(AIM OF THE TASK) In the book description below, how old was Henry Oster when Adolf Hitler took power in 1933?

(PAGE EXTRACT)
** Begin **

🎤🎤🎤 Narrated by William Hope 🎤🎤🎤
Description from Goodreads:
"This heart-wrenching memoir from a Holocaust survivor reveals the terrible realities of life in Auschwitz—and how a courageous young stable boy survived against all odds to tell his story.
“ I couldn’t last much longer. But just as I was beginning to give up, I found myself in the Auschwitz stables, with rows of stalls filled with horses.”
Henry Oster was just five years old when Adolf Hitler took power in 1933. He was the last survivor of the 2,011 Jews who were rounded up by the Gestapo and deported from Cologne. Assigned to back-breaking labor in the Auschwitz horse-breeding stables, Henry clung to the belief that if he made himself hard to replace, he might stay alive.
Henry was one of the 2,011 Jews who were deported from Cologne, through it all, he found the strength to survive and was one of only 23 to emerge alive from the concentration camps after the war.
How did one starving boy, alone and forgotten, survive this ultimate hell on earth?
The Stable Boy of Auschwitz is the heart-breaking, mesmerizing, and unforgettable true story that will destroy your faith in humanity . . . and then build it back up again."

** End **

(GIVEN ENTRIES)

** Begin **

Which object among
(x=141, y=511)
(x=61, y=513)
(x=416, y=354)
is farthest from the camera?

** End **
** Begin **

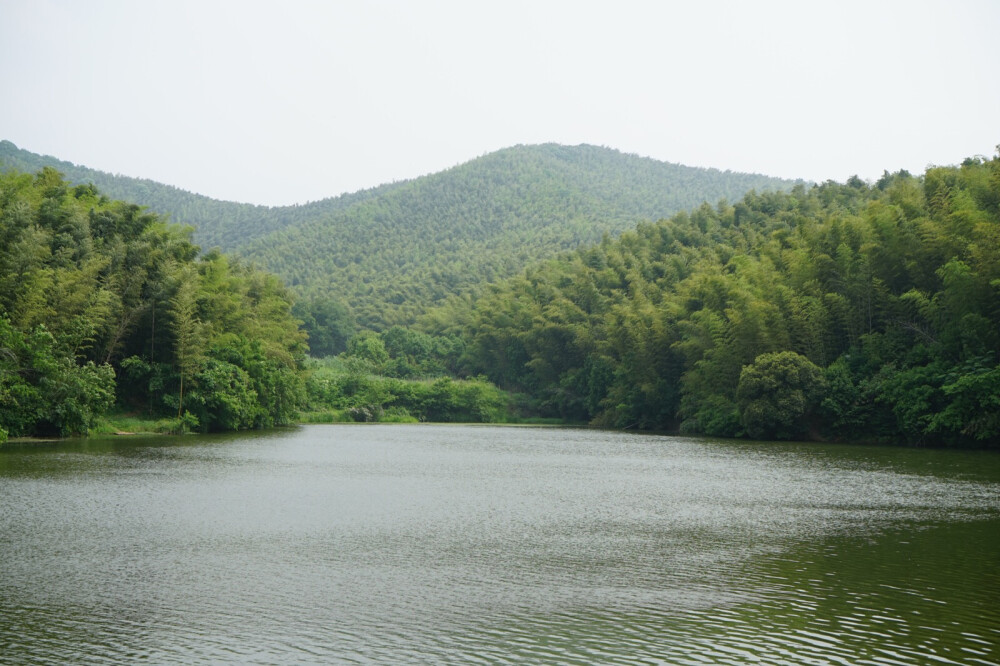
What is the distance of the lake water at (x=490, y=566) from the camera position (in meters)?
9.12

** End **
** Begin **

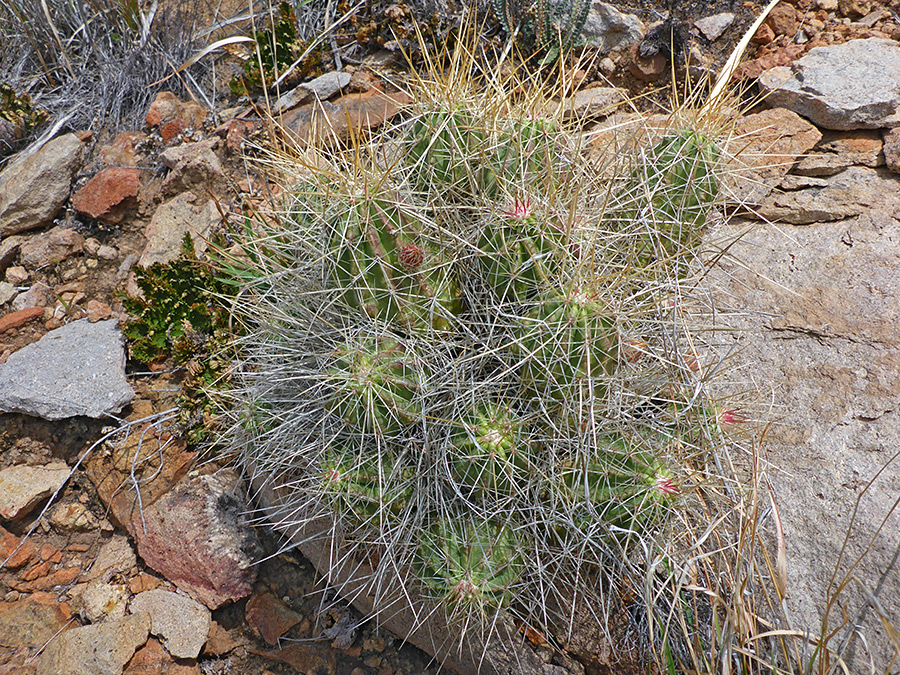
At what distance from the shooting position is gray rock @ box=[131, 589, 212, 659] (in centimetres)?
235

** End **

(THE COMPLETED TASK) He was five years old.